__Source data__:
- - -

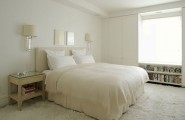 Sophisticated Design In Modern Home : Comfortable Calm Tone Soft Bed In An All White Serene Bedroom With A Large Fur Carpet And Simple Furniture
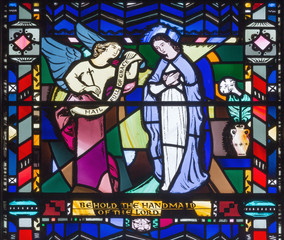 LONDON, GREAT BRITAIN - SEPTEMBER 16, 2017: The Annunciation on the stained glass in church St Etheldreda by Charles Blakeman (1953 - 1953).
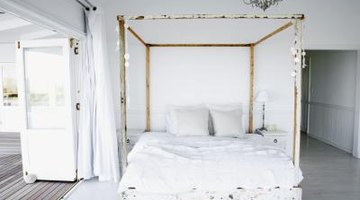 Four poster bed enclosed with white material.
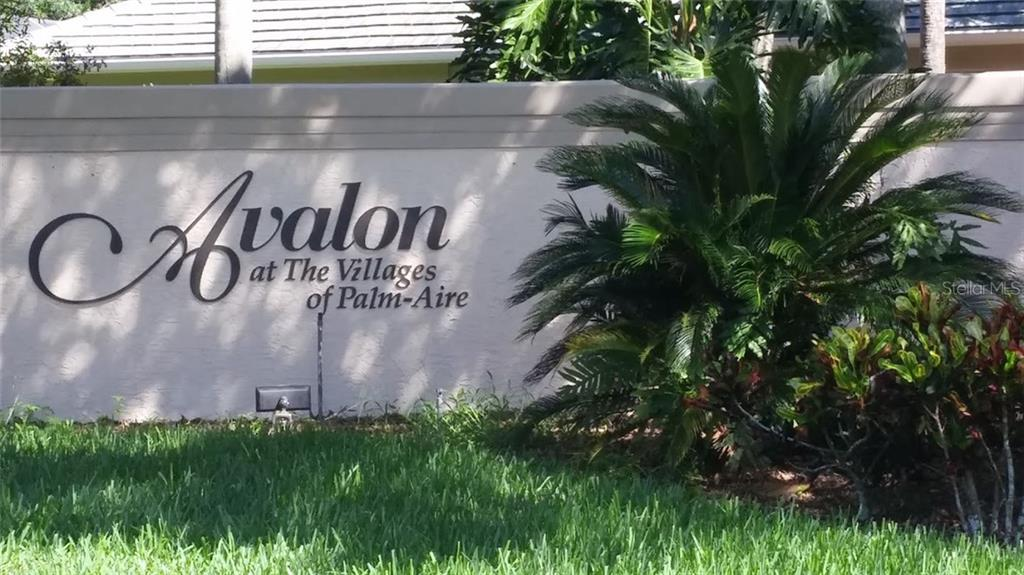 Welcome to Avalon at The Villages of Palm-Aire. Note the impressively landscaped, walled & gated entrance. - Villa for sale at 6953 Mystic Ln, Sarasota, FL 34243 - MLS Number is A4188738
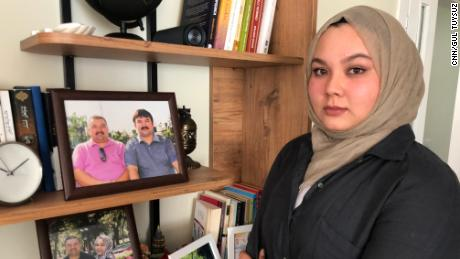 Dilsar Ablimit, 21, at her home in Turkey in June, with a photo of her father and uncle before they were detained.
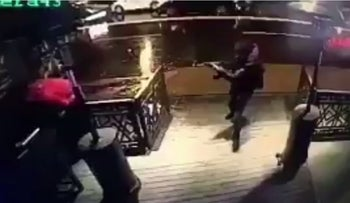 The attacker shooting his way inside the nightclub in Istanbul, early Sunday, January 1, 2017.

- - -

__Required work__:
Omitting all pictures, copy the preceding entries without any alteration.

__Answer to this problem__:
 Sophisticated Design In Modern Home : Comfortable Calm Tone Soft Bed In An All White Serene Bedroom With A Large Fur Carpet And Simple Furniture
 LONDON, GREAT BRITAIN - SEPTEMBER 16, 2017: The Annunciation on the stained glass in church St Etheldreda by Charles Blakeman (1953 - 1953).
 Four poster bed enclosed with white material.
 Welcome to Avalon at The Villages of Palm-Aire. Note the impressively landscaped, walled & gated entrance. - Villa for sale at 6953 Mystic Ln, Sarasota, FL 34243 - MLS Number is A4188738
 Dilsar Ablimit, 21, at her home in Turkey in June, with a photo of her father and uncle before they were detained.
 The attacker shooting his way inside the nightclub in Istanbul, early Sunday, January 1, 2017.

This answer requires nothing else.